Northern Exposure

Airport Terminal Services Inc. is a medium-size ground handling company that has been anchored in the North American market since 1975. It has since grown to about 35 airport locations with more than 2,000 employees.

Like most ground handling companies in North America, Airport Terminal Services has experienced the effects of a changing marketplace over the past year, including shrinking flight capacities and most notably, the Delta-Northwest merger. “As a result of their merger and some of that activity going in-house, we really had a fairly significant change in the business platform,” says Sally Leible, president and COO of Airport Terminal Services.

But the company has had better luck outside the U.S. border. “We just had a great year in Canada in terms of new business and diverse business, which is what we’re most proud of,” Leible explains.

Growth in the North
The company’s first foray into Canada came in 1999 with the acquisition of a small ground handling company. With that deal, the company took over operations for WestJet at three locations: Calgary, Edmonton and Winnipeg. Since that time, the company has expanded to eight locations throughout Canada. Growing upon its existing relationships with domestic and international carriers, ATS has experienced significant growth in Canada in 2009.

In March of that year, the company was awarded a contract for ramp, passenger and cleaning services for AeroMexico in Toronto, adding to LAN. The contract was for the daily servicing of the carrier’s B737 and was the second contract location for AeroMexico. And in May, Airport Terminal Services opened a new location at Montreal — its eighth location in Canada — to service WestJet operations. It is the fifth location where the company provides ramp handling for the airline.

The company recorded another major development at Toronto, picking up a full handling contract for Air France-KLM in October. The contract to provide service for multiple daily flights for a range of wide-body aircraft included passenger services, cabin cleaning, ramp handling, traffic operation and lounge staffing. In November, the company also gained the full handling services contract for Continental Airlines at Edmonton International Airport, and, in its most recent development, the company picked up a full-service contract for Grupo TACA in Toronto for its A320 service to El Salvador and Costa Rica.

Leible says the contract wins for the international carriers were a significant achievement for the company, allowing it to diversify its portfolio. The majority of its contract wins, she says, were a result of established relationships with carriers. “We do business within the US, and we’ve strengthened our airline partnerships in Canada, so it’s been natural, organic growth,” she says.

Company Focus
With the recent developments in Canada demanding more staff — for example, the KLM contract in Toronto created 100 more positions with the company — ATS has remained focused on its employee initiatives. It has continued to expand its ATS University, which the company created in 2003, developing two additional programs in 2009.

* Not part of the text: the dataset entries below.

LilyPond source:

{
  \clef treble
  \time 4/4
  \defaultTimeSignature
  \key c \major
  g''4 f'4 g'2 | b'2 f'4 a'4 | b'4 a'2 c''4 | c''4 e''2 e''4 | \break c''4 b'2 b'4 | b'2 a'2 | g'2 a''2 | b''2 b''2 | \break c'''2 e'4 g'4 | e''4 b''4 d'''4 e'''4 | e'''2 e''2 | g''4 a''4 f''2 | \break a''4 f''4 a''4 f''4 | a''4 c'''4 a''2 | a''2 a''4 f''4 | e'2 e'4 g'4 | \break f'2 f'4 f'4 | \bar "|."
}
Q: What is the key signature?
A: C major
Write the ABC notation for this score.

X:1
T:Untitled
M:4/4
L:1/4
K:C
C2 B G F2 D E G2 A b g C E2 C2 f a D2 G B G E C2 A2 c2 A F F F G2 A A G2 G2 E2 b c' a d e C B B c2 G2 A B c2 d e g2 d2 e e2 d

One program developed was the Leaders Excelling and Achieving Performance, or LEAP. “That is a program that is really dedicated to what we will call our second-tier managers out in the front line, the supervisors and shift managers — developing their overall customer service skills,” Leible says.

The company also created 2Become, a program designed to assist employees in moving up within the company. “We’re very dedicated in trying to promote from within and we want to make sure that new hires understand there are opportunities for them within the company, and how they can become ready for those available positions and promotable positions,” she says.

In the area of business development, Leible says the company will focus on the growth of its passenger services segment, which she says has seen double-digit growth year over year. “Our predominant business has been ramp and that has been our core business, but we’ve been extremely pleased to see the growth that the passenger service business has experienced,” she says.

In fact, the company picked up additional contracts for the handling of passengers in 2009, including Horizon Air in Calgary, and US Airways and Lufthansa in Vancouver. “We just found a great niche in providing those services for our customers that we already service on the ramp.”

Strength in Numbers
According to Leible, the outlook for the U.S. market will likely remain tough for companies looking to acquire new business. “It’s a difficult environment,” she explains. “The U.S. carriers have pulled back a lot of capacity, so we have fewer flights to work and the competition is wicked. It’s a fierce environment to operate in, so you certainly have to be dedicated to low-cost and high quality to be a winner in today’s U.S. environment. We plan to be both of those things.”

One thing that Leible says has kept the company competitive is its involvement in Aviance, an international alliance of ground handlers. “I’ve been very active in Aviance and I think that’s one thing that is unique to the ground handling industry, especially to the U.S. and Canada.

“I think that we are on the front edge of always knowing what is happening in the world as it relates to ground handling,” she says. “There are good and best practices that could be shared and used over here in the U.S. and Canada, or vice versa. So I think when you have companies that don’t compete with one another and work hard to make sure there is a service delivery that is high quality, there is a great sharing of best practices and we have really benefited from that.”

Leible says she doesn’t see much growth in terms of new business in the North American market in the near future, so companies must remain on the top of their game to remain competitive. “It’s going to be really important that ground handlers be creative and provide good value and extended partnerships with the airlines, so that they can continue to seek the ground handling community for some of their solutions.”